◆ What is being asked
Search the data for "north". Return each matching line.

[Material shown — start]

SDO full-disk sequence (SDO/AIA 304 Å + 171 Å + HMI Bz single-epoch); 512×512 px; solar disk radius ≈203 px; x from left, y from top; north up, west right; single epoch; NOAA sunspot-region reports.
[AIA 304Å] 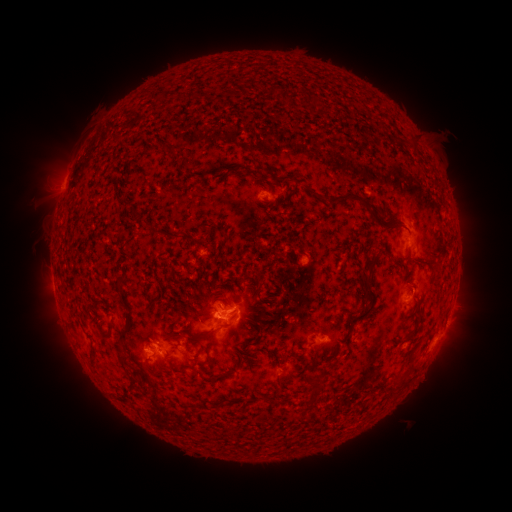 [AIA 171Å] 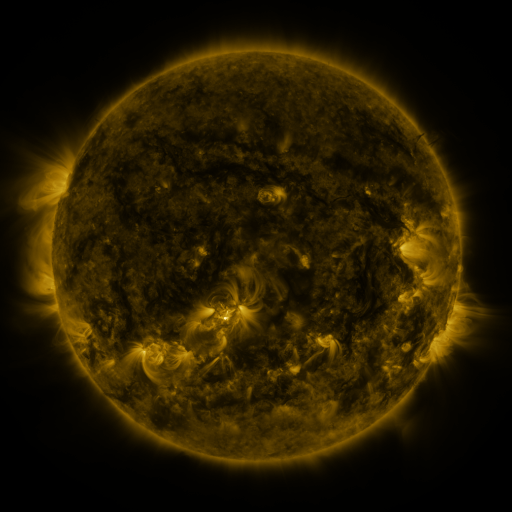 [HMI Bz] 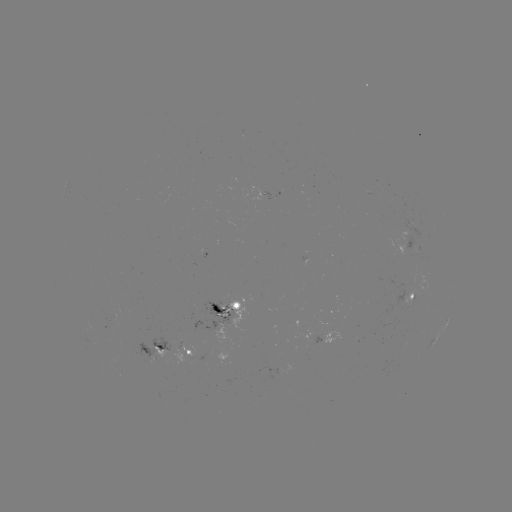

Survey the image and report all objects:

[Material shown — finish]
[Material shown — start]

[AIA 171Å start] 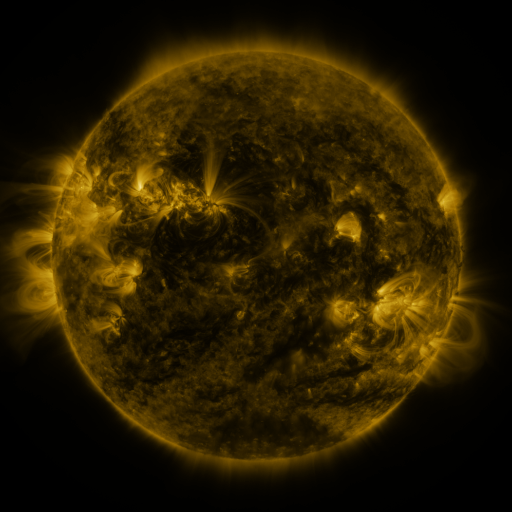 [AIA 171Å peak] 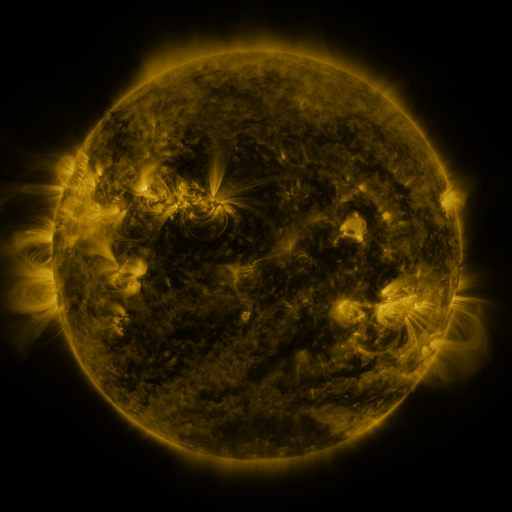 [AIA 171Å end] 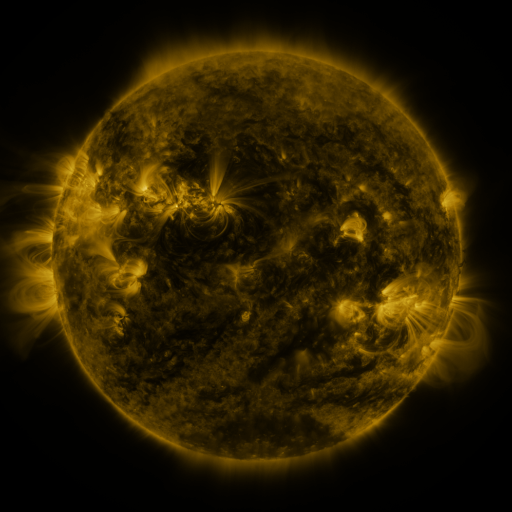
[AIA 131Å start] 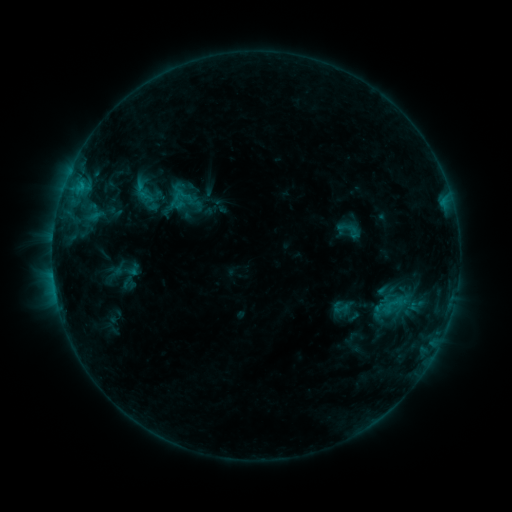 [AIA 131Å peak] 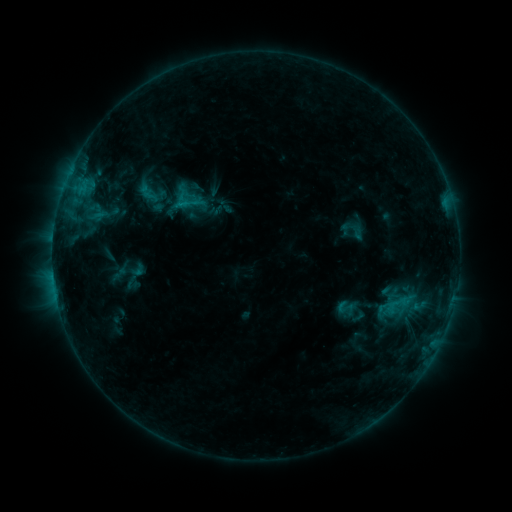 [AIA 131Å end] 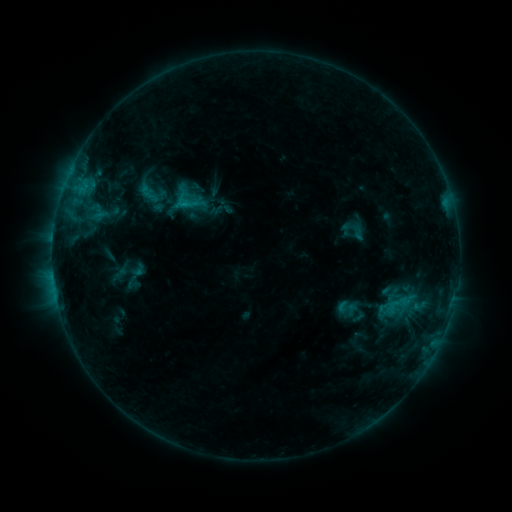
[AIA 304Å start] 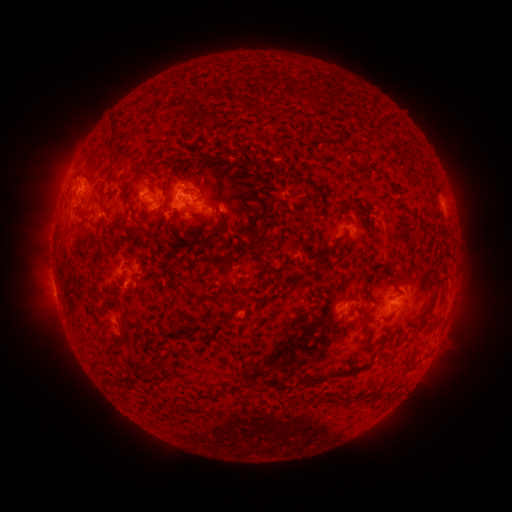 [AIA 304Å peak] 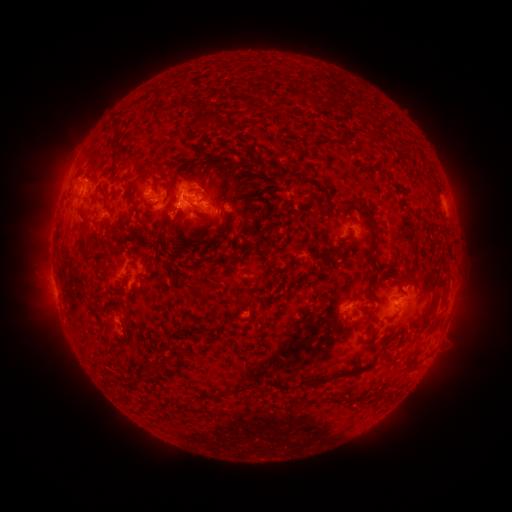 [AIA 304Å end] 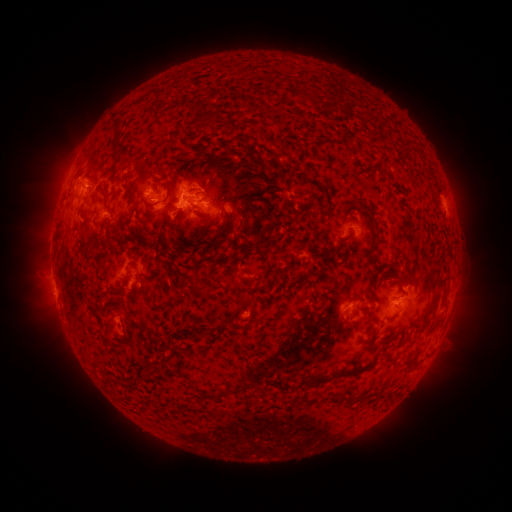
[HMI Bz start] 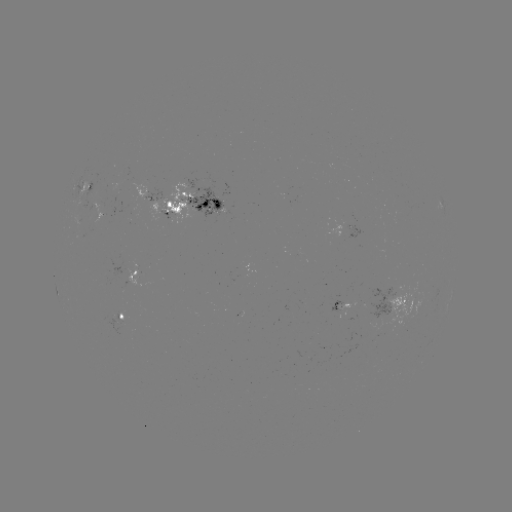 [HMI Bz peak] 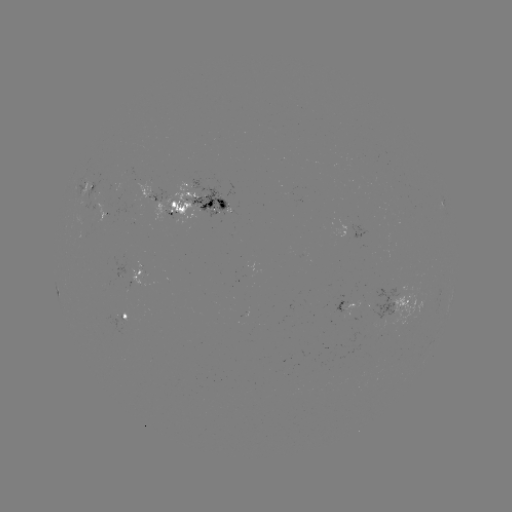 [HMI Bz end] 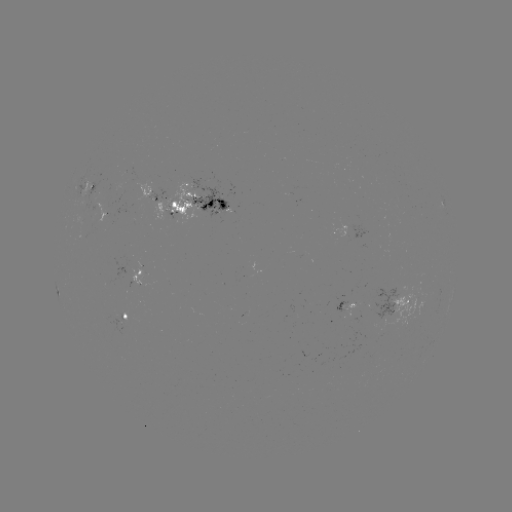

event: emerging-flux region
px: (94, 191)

[Material shown — finish]
[Material shown — start]

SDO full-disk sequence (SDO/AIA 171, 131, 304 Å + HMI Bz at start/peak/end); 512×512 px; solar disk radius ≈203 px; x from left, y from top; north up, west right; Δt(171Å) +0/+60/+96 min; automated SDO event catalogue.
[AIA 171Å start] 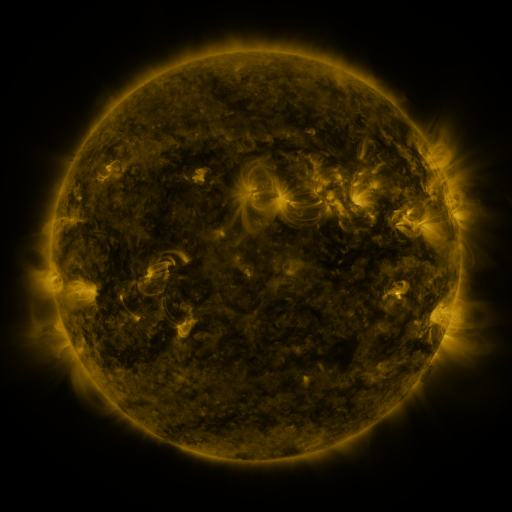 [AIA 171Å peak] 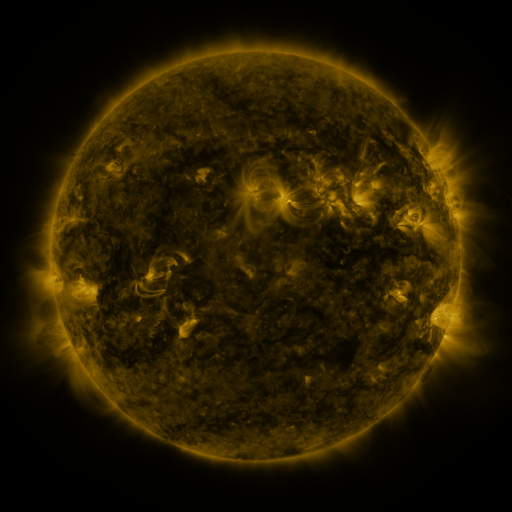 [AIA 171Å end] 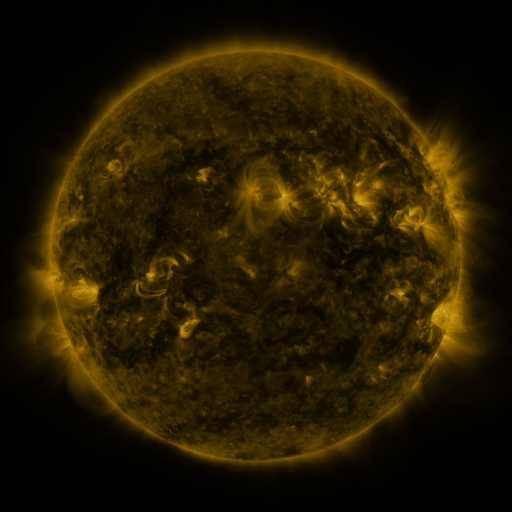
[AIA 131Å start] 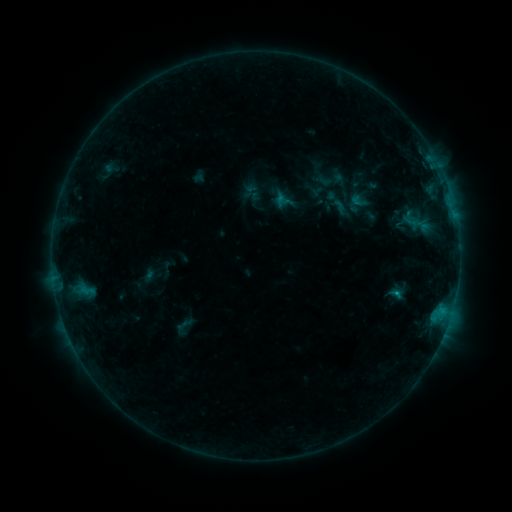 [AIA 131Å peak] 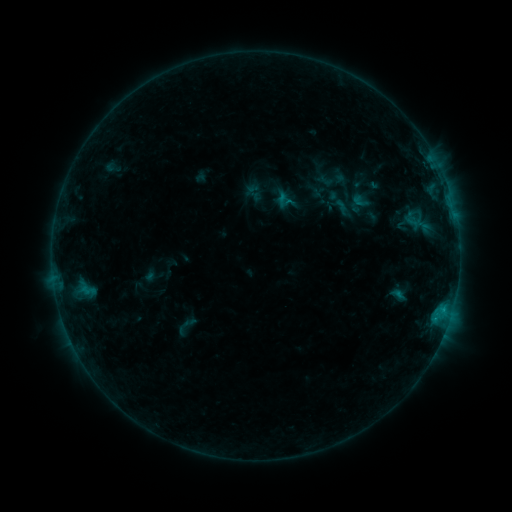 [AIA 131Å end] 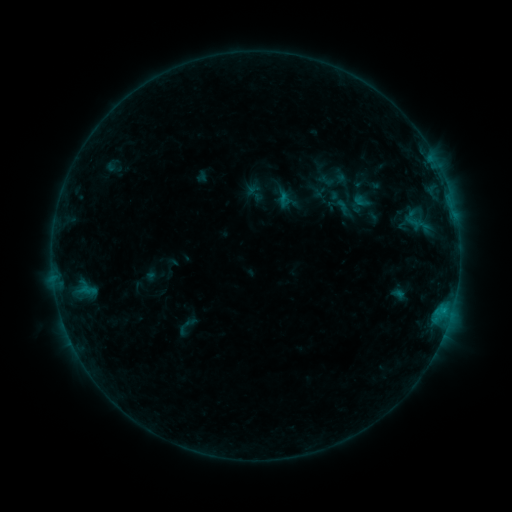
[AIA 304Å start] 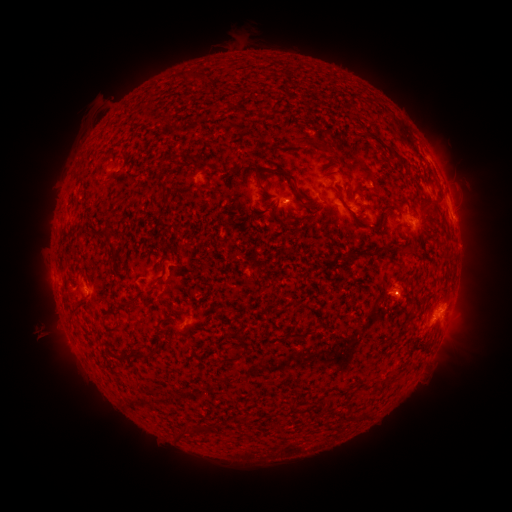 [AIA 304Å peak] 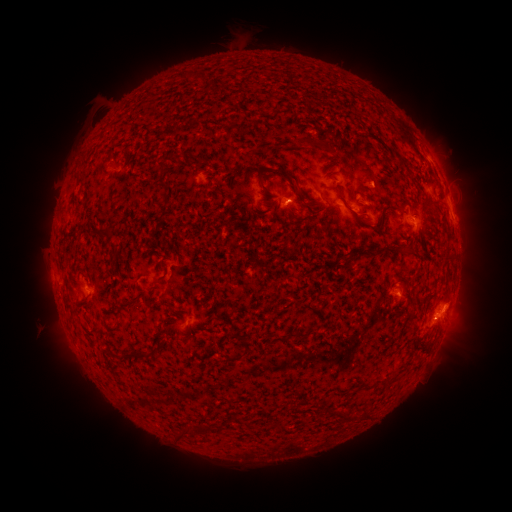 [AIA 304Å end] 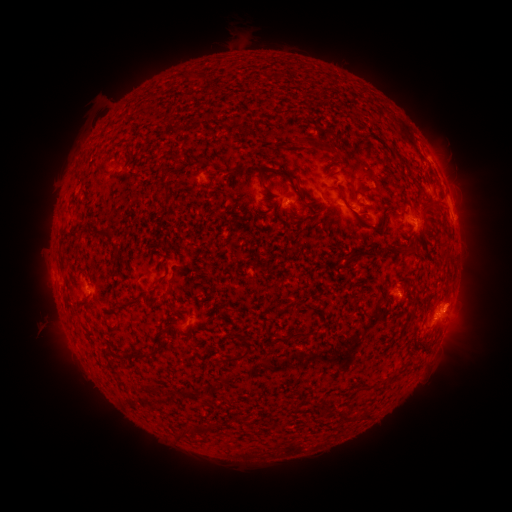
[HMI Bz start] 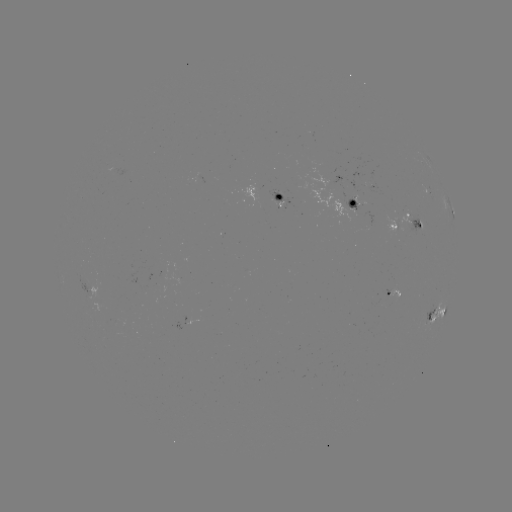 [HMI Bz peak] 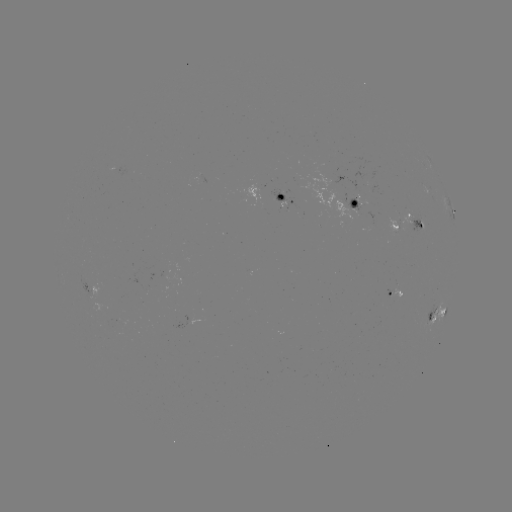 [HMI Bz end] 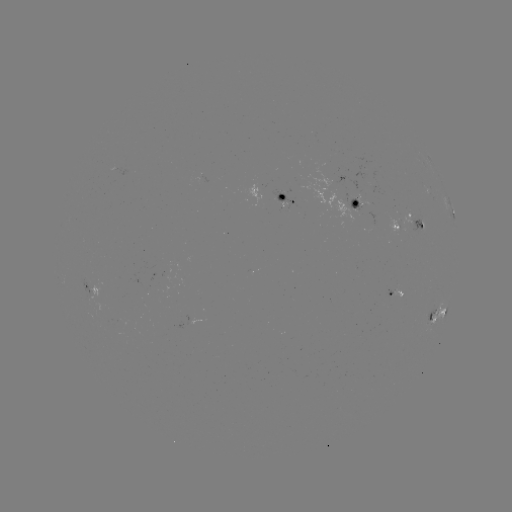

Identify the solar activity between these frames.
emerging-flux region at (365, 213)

[Material shown — finish]

◆ Expected output
SDO full-disk sequence (SDO/AIA 304 Å + 171 Å + HMI Bz single-epoch); 512×512 px; solar disk radius ≈203 px; x from left, y from top; north up, west right; single epoch; NOAA sunspot-region reports.
SDO full-disk sequence (SDO/AIA 171, 131, 304 Å + HMI Bz at start/peak/end); 512×512 px; solar disk radius ≈203 px; x from left, y from top; north up, west right; Δt(171Å) +0/+60/+96 min; automated SDO event catalogue.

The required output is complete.